30 Maret 2012

Berstereotip & Berprasangka yuukkk..

Orang Makassar itu keras, Batak itu kasar, Jawa itu lembut, Manado itu spontan, Gorontalo itu religius, dan macam - macam lagi. Kita tidak bisa mengelak bahwa dalam keseharian, kita selalu punya penilaian dalam pikiran sendiri terhadap orang dari suku, budaya, atau komunitas lain. Itulah yang disebut stereotype maupun prejudice.

Kalau dialih bahasakan ke Indonesia, prejudice memang artinya prasangka, tapi stereotype hampir - hampir tidak mempunyai arti. Sekilas memang keduanya terdengar bermakna sama, padahal dalam ilmu komunikasi antarbudaya, jelas berbeda. Sama halnya dengan istilah “adaptasi” dan “penyesuaian diri”.

Dalam bukunya, Gudykunst (2005) menyatakan: Prasangka, adalah penilaian yang datang dari dalam jiwa tentang sesuatu hal yang belum pernah dialami (lebih bermakna negatif), sementara stereotip, penilaian yang datang berdasarkan pengalaman berinteraksi sebelumnya, atau karena adanya pengetahuan - pengetahuan dasar tentang hal - hal bersifat general saja. (Lebih lengkapnya anda bisa membaca buku “Theorizing About Intercultural Communication, William B Gudykunst. Buku ini sangat menarik)

Kalimat pertama saya tadi (tentang penggambaran orang berdasarkan suku), adalah contoh dari keduanya. Ribet yah? namanya juga situasi ilmiah, hal - hal sederhana bisa diperumit. Tapi itulah seni berpikir (kata dosen saya).

Yang ingin saya sampaikan disini, dalam berkomunikasi antarbudaya, stereotip dan prasangka tidak selamanya berarti buruk. Mengingat negara kita sangat beragam bentuk budayanya, sebenarnya justru keduanya dibutuhkan sebagai dasar kita untuk menjalin komunikasi dengan orang dari budaya lain. Misalnya saja; Saat memutuskan akan melanjutkan sekolah di Makassar, rata - rata teman dan keluarga saya meminta saya untuk lebih menjaga sikap dan omongan (saya saaaanngaaat ceplas ceplos), takutnya saya diapa - apain disini. Darimana datangnya peringatan tadi? ya darimana lagi kalau bukan berdasarkan prasangka dan stereotip. Walaupun pada kenyataannya, saya justru menemukan orang Makassar itu lebih sopan, dan religius dibandingkan saya yang bukan Makassar.

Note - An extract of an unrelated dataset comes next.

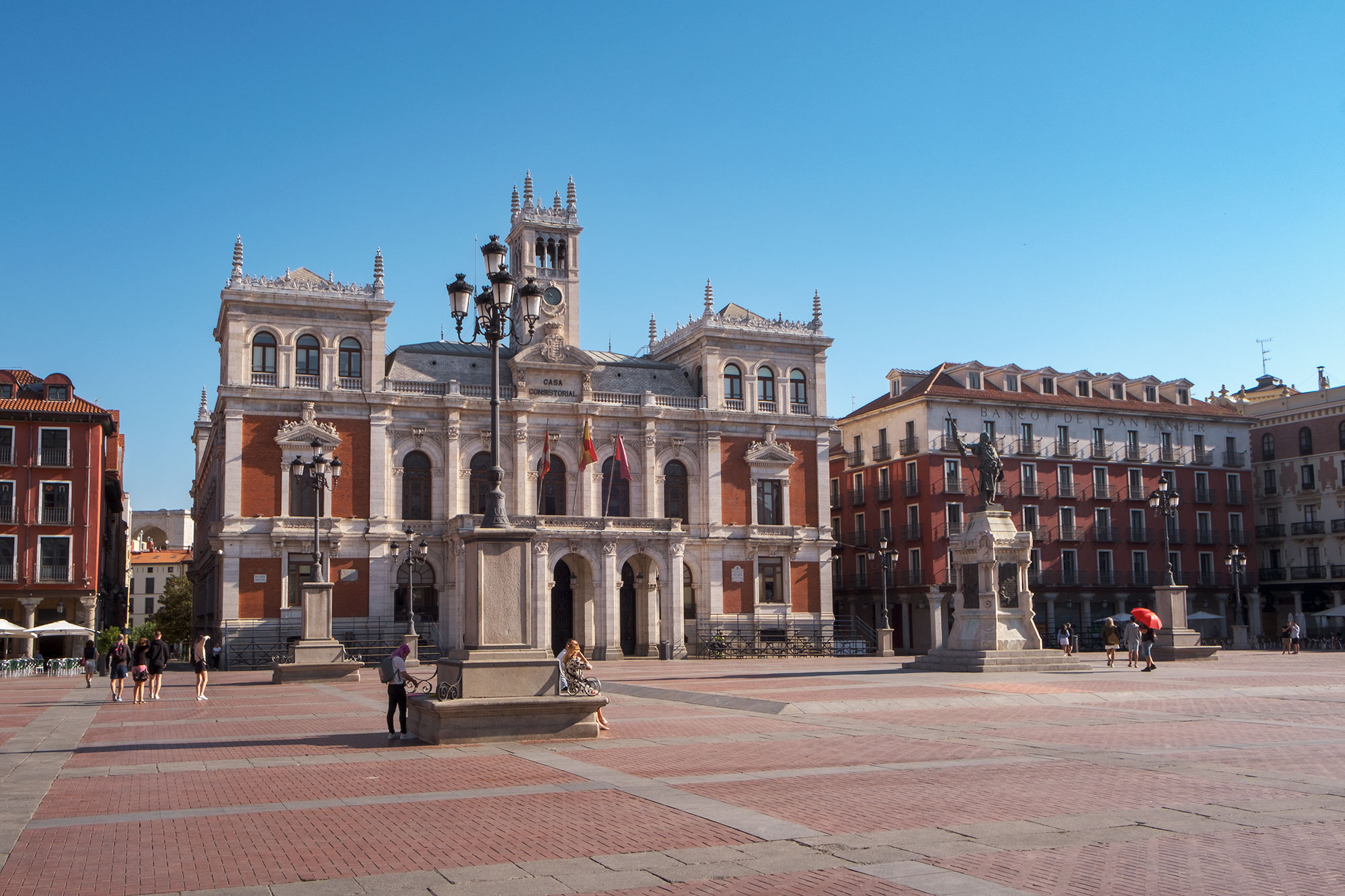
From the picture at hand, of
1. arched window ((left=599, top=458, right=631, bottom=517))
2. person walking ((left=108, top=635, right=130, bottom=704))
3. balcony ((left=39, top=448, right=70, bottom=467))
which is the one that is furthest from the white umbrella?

Jadi kompasianer, mari kita sama - sama luruskan pemahaman dan pemikiran. Tidak semua orang Jawa itu halus lembut, orang Manado ada juga yang well-planed, orang Gorontalo ada juga yang kelakuannya tidak sesuai dengan agama, dan sesungguhnya orang Batak walaupun terdengar kasar cara bicaranya tapi sangat peduli satu sama lain.

Selamat hari Jumat, kawan:D

(Tulisan saya di kompasiana.com)

26 Maret 2012

Bentor, Pete - Pete, dan Makhluk Sosial

Saya seneng kok kalau naik kendaraan umum. Lebih banyak hal yang bisa tertangkap mata, dibandingkan naik kendaraan pribadi. Hanya saja, kendaraan umum terlanjur punya kesan identik dengan segala hal yang tidak menyenangkan. Misalnya; padat, panas, ugal - ugalan, dan belum lagi belakangan ramai diberitakan tentang kejahatan yang terjadi di angkutan umum. Makin babak belur-lah kesannya.

Bentor buat saya pribadi menjadi pengecualian dari kesan buruk tadi (kecuali soal keamanan ya?? itu mah drivernya aja yang gak bener). Ia menawarkan eksklusifitas (karena keterbatasan kapasitas penumpang), lebih efisien (karena bisa menjangkau daerah pelosok), dan bebas gerah (ya iyalah, kendaraan serba terbuka gitu). Jadinya, pas dijadikan kendaraan untuk jalan - jalan menikmati kota. Berhubung juga di Gorontalo angkot agak susah didapatkan - karena keterbatasan daya jelajah & waktu operasi - maka saya terbiasa kemana - mana bertransportasikan bentor.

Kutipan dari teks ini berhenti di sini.